* _Quoted passage_:
::::::::::
Lecture 8: Optics 1 Flashcards
Describe what light may be. how it can act, properties.
Light behaves as both a particle and a wave
Can bounce (reflect) and bend (diffract or refract)
Has wave properties – Amplitude – Wavelength: visible is between 400-700 nm (White light carries all visible wavelengths) – Frequency – Direction of travel – Direction of vibration
What is diffraction and what is the product of diffraction?
- Due to its wave properties, light undergoes diffraction (deviation of the light wave direction)
- Light wavefronts diffract when they travel through narrow slits e.g. apertures
- Wavefronts spread and interact, causing constructive and destructive interference
What causes the airy disk formation?
The shape of the diffraction pattern varies according to wavelength and size of the aperture.
Thus varying the shape of the airy ring which is a property of constructive and destructive interference.
What generates an airy disk?
Diffraction through a circular aperture creates an Airy Disk
What determines the distance to the first dark ring?
The radius of the Airy disk is the distance r from the centre to the first dark ring
What is a PSF?
PSF
– intensity distribution of Airy Disk in 3D
- describes diffraction pattern of a point source of light in x, y, and z
What is an image?
An image is produced by an instrument. It is not the same as the object but is some ‘facsimile’ of the object e.g. it may be only 2D.
What does the PSF describe and the implication?
The ‘point spread function’ (PSF) describes what the instrument does to information from the object to produce an image.The image is the object convolved by the PSF.
Describe the convolution in the microscope
Image = Object X PSF
(For each point, take the object and multiply it by the entire PSF centred at that point in theimage and sum the results of the multiplication)
Describe the relationship of the PSF to the image;
The object is a large number of points arranged in space
The image is the superposition of a large number of points convolved with the PSF.
Is PSF constant?
No, it can suffer from spherical abberation
What does airy disk vary with?
NA
Size of Airy diffraction pattern determined by resolving power of objective lens
Resolving power: Determined by NA
What is NA?
- NA = ability of lens to capture light rays
- Determines ability of lens to gather light and resolve detail
- Typically: large NA ~ small WD
What is the equation for NA?
NA = n x sin(α)
n = refractive index alpha = one-half of the objective's opening angle (determined by focal length of objective lens)
What are some refractive indices?
Refractive index n is limiting (air 1.0, water 1.33,oil ~1.51)
What is the criterion for being able to resolve between two points?
::::::::::
* _Activity list_:
a) According to the optics flashcards, why does light undergo diffraction, and what happens after its wavefronts pass through narrow slits? Answer in one to three sentences.
b) Pick up the optics flashcards after their final line and continue them.
The data after this point is separate material, unrelated to the optics flashcards.

* _Source data_:
::::::::::
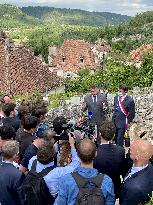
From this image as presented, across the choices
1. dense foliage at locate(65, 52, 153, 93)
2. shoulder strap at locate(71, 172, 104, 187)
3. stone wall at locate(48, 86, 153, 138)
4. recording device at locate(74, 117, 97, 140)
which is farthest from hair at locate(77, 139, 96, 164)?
dense foliage at locate(65, 52, 153, 93)

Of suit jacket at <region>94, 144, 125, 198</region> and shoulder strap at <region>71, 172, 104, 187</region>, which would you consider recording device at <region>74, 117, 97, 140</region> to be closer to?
suit jacket at <region>94, 144, 125, 198</region>

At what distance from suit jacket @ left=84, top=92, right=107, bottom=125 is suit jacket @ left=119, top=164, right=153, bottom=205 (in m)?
5.10

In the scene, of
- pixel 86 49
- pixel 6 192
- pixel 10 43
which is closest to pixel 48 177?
pixel 6 192

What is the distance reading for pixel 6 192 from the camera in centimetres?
590

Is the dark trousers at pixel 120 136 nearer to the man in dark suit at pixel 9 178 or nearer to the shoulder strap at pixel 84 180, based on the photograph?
the man in dark suit at pixel 9 178

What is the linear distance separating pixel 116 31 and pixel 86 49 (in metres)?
67.0

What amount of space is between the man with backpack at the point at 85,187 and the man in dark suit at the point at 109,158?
0.89m

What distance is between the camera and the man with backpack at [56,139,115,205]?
4984 millimetres

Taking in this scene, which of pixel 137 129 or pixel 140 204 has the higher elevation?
pixel 140 204

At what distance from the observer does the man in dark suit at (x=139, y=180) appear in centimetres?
517

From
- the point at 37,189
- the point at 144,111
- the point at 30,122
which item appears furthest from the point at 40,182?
the point at 144,111

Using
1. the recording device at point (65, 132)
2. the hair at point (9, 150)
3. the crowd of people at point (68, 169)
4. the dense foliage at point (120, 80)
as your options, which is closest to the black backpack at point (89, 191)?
the crowd of people at point (68, 169)

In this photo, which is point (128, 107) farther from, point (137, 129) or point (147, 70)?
point (147, 70)

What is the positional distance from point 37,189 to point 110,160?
46.6 inches
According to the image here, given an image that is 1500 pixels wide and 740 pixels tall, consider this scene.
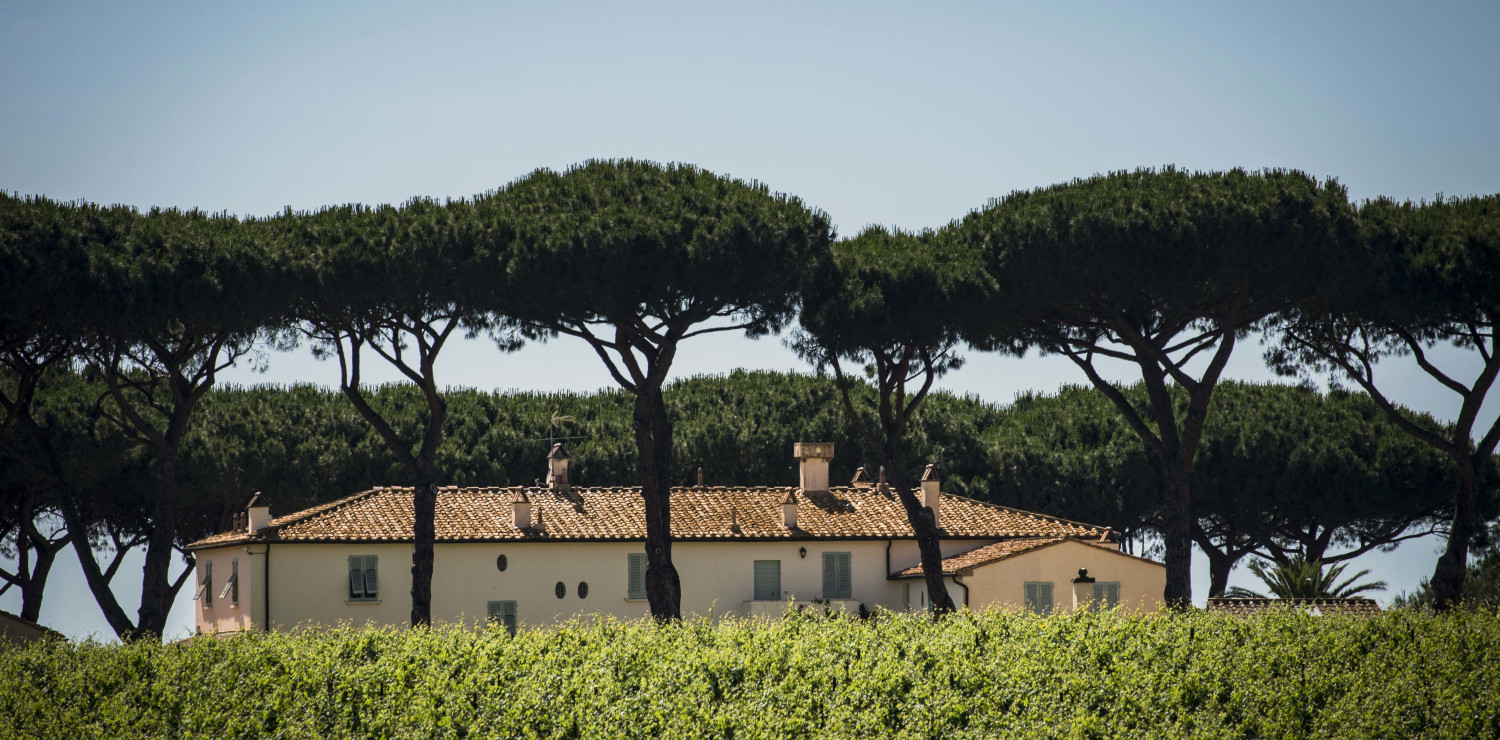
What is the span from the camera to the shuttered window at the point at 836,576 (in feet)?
120

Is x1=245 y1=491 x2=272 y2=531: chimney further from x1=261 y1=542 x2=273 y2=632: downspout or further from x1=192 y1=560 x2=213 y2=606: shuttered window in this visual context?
x1=192 y1=560 x2=213 y2=606: shuttered window

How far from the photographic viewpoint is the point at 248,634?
18266 mm

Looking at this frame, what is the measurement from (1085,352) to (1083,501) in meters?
11.4

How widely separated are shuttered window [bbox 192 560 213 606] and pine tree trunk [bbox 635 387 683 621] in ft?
42.8

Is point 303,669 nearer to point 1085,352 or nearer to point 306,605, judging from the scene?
point 306,605

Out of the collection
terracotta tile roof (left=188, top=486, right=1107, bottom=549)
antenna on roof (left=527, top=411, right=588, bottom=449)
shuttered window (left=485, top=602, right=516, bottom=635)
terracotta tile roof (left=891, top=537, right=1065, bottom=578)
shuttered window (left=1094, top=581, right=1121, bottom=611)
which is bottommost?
shuttered window (left=485, top=602, right=516, bottom=635)

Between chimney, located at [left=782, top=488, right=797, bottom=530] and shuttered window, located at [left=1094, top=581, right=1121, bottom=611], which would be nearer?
shuttered window, located at [left=1094, top=581, right=1121, bottom=611]

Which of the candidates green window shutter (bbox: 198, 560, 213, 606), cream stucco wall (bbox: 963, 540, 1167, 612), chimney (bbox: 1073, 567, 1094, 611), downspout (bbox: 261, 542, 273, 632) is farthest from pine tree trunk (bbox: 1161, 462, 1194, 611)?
green window shutter (bbox: 198, 560, 213, 606)

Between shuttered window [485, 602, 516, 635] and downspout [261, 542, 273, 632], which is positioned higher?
downspout [261, 542, 273, 632]

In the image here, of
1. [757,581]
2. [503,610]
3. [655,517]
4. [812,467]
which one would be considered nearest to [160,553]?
[503,610]

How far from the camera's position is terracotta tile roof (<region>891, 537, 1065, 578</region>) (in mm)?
33688

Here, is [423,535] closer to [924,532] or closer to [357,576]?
[357,576]

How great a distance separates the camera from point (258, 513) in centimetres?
::::::::::
* _Per-task answers_:
a) Light undergoes diffraction because of its wave properties. When its wavefronts travel through narrow slits such as apertures, they spread and interact, producing constructive and destructive interference.

b)
Raleighs criteria
When the intensity in the valley is reduced by ~25% compared with the two maxima, the two points are discrete (this is just sufficient for the human eye to see two separate points)
How does resolution relate to nyquist?
Nyquist sampling of an image of two points separated by the Rayleigh resolution
Nyquist sampling - sampling interval twice the highest specimen spatial frequency to preserve the spatial resolution in the resulting digital image
Describe the two plains of resolution;
Lateral (X and Y) and axial resolution
What is the equation for lateral resolution;
R(lat) = 1.22 wavelenght / (Na objective + Na cond)
if Na (ob) = Na (cond) (Epiflourescence)
then R(lat) = 0.61 wavelenght / NA
structures that lie closer than this distance cannot be resolved in the lateral plane using a light microscope
What is the equation for axial resolution?
R(axial) = 2.(wavelength).n / (Na)^2
Whats a van Leeuwenhoek microscope?
Focal nob
What is the property of thin lenses?
1/p + 1/q = 1.f
p = distance from object to lens q = distance from lens to image f = focal distance
q/p = magnification
How many lenses does a a compound microscope x10 objective have?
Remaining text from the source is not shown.